Une part importante de l’impact des stéréotypes négatifs provient de la croyance implicite que les caractéristiques attribuées à un groupe sont causées par un facteur sous-jacent associé à celui-ci. Selon une conception récente de la notion de stéréotypes, ceux-ci sont sous-tendus par des théories naïves. Les catégories sociales, bien que construites sur des bases artefactuelles (Rothbart et Taylor, 1992) sont souvent néanmoins perçues comme des “catégories naturelles”. Considérer une catégorie comme “naturelle” implique que l’on croie à l’existence d’une “essence sous-jacente” à cette catégorie.

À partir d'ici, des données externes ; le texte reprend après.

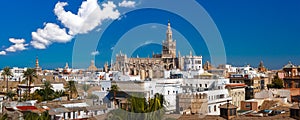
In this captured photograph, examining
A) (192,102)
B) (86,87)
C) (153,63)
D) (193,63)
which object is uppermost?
(153,63)

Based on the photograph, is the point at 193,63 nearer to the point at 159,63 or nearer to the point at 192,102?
the point at 159,63

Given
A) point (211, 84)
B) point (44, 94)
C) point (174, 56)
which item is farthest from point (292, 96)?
point (174, 56)

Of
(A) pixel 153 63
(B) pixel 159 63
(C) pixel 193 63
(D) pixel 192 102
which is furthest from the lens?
(B) pixel 159 63

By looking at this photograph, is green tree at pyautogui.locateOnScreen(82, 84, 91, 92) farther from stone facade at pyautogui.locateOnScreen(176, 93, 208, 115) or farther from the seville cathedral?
stone facade at pyautogui.locateOnScreen(176, 93, 208, 115)

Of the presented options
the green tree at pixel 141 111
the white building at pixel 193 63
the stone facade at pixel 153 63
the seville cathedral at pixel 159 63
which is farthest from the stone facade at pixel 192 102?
the white building at pixel 193 63

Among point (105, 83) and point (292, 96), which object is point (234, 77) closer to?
point (292, 96)

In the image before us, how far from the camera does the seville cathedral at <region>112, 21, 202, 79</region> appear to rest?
127ft

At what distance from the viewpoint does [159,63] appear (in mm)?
48156

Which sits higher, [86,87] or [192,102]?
[86,87]

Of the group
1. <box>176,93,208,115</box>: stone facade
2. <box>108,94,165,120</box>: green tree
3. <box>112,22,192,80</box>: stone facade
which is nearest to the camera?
<box>108,94,165,120</box>: green tree

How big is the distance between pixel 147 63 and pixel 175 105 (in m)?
27.0

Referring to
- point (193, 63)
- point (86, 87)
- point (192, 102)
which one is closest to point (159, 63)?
point (193, 63)

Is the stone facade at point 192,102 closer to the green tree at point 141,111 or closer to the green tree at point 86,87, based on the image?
the green tree at point 86,87

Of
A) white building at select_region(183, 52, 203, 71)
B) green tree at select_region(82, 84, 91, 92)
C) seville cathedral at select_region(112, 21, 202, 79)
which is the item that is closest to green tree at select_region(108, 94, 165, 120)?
green tree at select_region(82, 84, 91, 92)
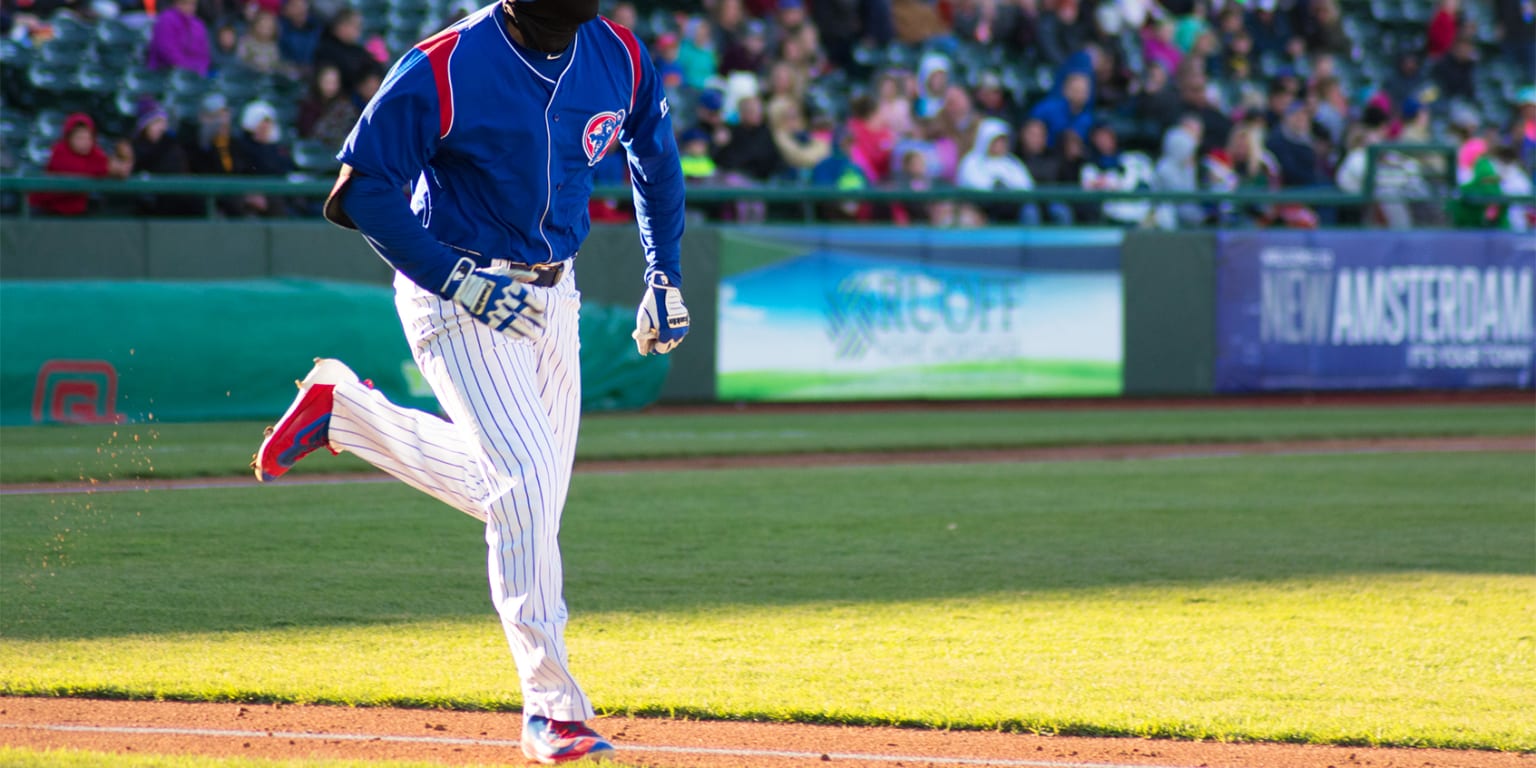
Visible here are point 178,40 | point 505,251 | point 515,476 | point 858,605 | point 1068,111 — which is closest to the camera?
point 515,476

Une théorie comme celle d'une “essence” fournit à celui qui y croit une indication de la possibilité de juger plus facilement des membres du groupe stéréotypé. En effet, le fait de savoir pourquoi ces personnes sont un groupe donne à l'observateur l'impression de connaître quelque chose de leur nature. D'autre part, elle renseigne l'observateur sur le caractère d'entité de ce groupe, et le fait de percevoir celui-ci comme une entité entraîne la possibilité de juger ses membres dans leur ensemble. Un aspect particulier de telles conceptions concerne le caractère plus ou moins humain atribué à un groupe donné.

Cette présentation décrira des recherches de psychologie sociale expérimentale qui ont mis en évidence comment de telles théories se développent et quelles sont leurs conséquences dans le jugement social et particulièrement dans la discrimination et la justification du sort des groupes défavorisés..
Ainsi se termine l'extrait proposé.